Compared with other industrial metals, the trend of copper prices is more certain: on the one hand, the spatial mismatch and reconstruction of the global manufacturing industry have made the power system construction gap exist for a long time; On the other hand, after the copper price has pulled back from the high, according to the pricing model based on demand + financial attributes, the current copper price has returned to a reasonable range.
Q3: At present, Chinese enterprises are accelerating their going overseas, how do you view the phenomenon of Chinese enterprises going overseas?
According to the specific situation of the driving factors of going overseas, according to the logical order, the export sector can be divided into the following four categories: the first gear is the category with global competitive advantage, low trade risk and large space for going to sea; the second category is the category that benefits from global reindustrialization and industrial chain reconstruction; The third and fourth categories are low- and mid-range categories that are expected to increase penetration in emerging markets or have a competitive advantage.

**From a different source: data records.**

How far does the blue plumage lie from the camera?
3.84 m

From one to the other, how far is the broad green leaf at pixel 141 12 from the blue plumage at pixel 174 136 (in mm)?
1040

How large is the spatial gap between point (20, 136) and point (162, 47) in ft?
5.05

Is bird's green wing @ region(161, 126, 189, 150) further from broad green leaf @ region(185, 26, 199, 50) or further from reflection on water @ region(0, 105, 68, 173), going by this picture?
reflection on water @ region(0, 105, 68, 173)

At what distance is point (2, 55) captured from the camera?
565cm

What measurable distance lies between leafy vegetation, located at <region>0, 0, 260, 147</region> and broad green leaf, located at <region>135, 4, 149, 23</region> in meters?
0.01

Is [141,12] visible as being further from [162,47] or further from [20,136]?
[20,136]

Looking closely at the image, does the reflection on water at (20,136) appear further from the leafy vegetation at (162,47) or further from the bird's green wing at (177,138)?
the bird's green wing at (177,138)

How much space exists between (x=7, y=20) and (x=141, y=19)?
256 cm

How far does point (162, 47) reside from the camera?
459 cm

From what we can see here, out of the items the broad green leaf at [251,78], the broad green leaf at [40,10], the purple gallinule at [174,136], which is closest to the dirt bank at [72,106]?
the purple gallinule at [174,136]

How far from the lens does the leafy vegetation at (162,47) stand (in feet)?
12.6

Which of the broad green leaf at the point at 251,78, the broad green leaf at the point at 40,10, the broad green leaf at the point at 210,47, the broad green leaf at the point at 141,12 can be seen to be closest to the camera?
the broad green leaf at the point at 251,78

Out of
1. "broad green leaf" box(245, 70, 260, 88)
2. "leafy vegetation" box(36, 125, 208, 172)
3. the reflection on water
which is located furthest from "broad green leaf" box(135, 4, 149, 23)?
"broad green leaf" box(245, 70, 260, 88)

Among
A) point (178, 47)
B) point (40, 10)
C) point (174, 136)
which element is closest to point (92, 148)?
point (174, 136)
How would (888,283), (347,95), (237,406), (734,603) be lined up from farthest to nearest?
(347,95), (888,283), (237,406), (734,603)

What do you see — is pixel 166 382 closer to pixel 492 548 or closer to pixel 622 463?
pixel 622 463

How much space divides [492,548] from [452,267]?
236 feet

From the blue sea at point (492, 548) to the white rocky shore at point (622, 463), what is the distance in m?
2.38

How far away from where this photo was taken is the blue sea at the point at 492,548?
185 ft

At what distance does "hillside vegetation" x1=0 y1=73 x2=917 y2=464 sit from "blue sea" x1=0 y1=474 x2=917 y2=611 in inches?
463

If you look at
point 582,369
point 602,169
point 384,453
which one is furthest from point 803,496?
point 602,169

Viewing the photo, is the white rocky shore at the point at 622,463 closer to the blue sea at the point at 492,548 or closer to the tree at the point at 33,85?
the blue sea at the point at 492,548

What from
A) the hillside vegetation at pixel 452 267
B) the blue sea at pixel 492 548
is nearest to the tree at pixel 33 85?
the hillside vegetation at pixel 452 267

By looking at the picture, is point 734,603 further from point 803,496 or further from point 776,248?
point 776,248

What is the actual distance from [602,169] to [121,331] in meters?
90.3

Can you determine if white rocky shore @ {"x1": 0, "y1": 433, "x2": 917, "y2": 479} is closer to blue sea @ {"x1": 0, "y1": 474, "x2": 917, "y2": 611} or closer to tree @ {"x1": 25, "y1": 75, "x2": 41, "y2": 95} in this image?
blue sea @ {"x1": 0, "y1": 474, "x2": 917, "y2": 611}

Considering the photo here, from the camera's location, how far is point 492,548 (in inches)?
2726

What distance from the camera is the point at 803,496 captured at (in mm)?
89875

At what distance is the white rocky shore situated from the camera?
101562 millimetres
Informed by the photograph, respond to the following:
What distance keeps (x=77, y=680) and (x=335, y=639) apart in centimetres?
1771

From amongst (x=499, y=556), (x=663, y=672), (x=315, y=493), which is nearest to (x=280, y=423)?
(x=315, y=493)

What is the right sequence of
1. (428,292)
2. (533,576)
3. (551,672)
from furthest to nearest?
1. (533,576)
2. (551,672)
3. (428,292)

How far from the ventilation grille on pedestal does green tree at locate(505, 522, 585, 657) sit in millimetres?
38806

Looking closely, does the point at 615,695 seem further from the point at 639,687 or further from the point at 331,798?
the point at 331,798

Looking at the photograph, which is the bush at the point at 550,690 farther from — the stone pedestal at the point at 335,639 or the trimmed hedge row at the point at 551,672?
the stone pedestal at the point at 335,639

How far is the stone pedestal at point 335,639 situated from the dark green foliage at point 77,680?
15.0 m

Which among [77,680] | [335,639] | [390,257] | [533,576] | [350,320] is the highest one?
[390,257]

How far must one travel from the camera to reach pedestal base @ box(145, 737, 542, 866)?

Despite the uncertainty of tariffs, exports remained resilient during the year, and preferred categories with strong competitive advantages, low trade risks, large space to go to sea, and low dependence on total demand: transportation equipment, ships, agricultural machinery, excavation/refining equipment, two-wheelers, and other brands going overseas.
Q4: What are the industrial trends worth paying attention to in the direction of new quality productivity?
Emerging industry opportunities can be explored in combination with production capacity patterns, industrial trends and policies, focusing on two clues.
Clue 1: Key directions of industrial policy and technology trends: AI application mapping (AI + automotive/electronics/medical/robot, downstream computing power chain/storage, connection), smart grid, low-altitude economy, etc.
Clue 2: According to the distribution of the production capacity pattern of each sub-industry, the industries that are currently in the gradual clearing or recovery of production capacity are mainly concentrated in the third and fourth quadrants: consumer electronics/optical optoelectronics, household supplies, rail transit equipment, refrigeration and air conditioning equipment, ground armaments, wind power equipment, biological products/medical equipment, etc.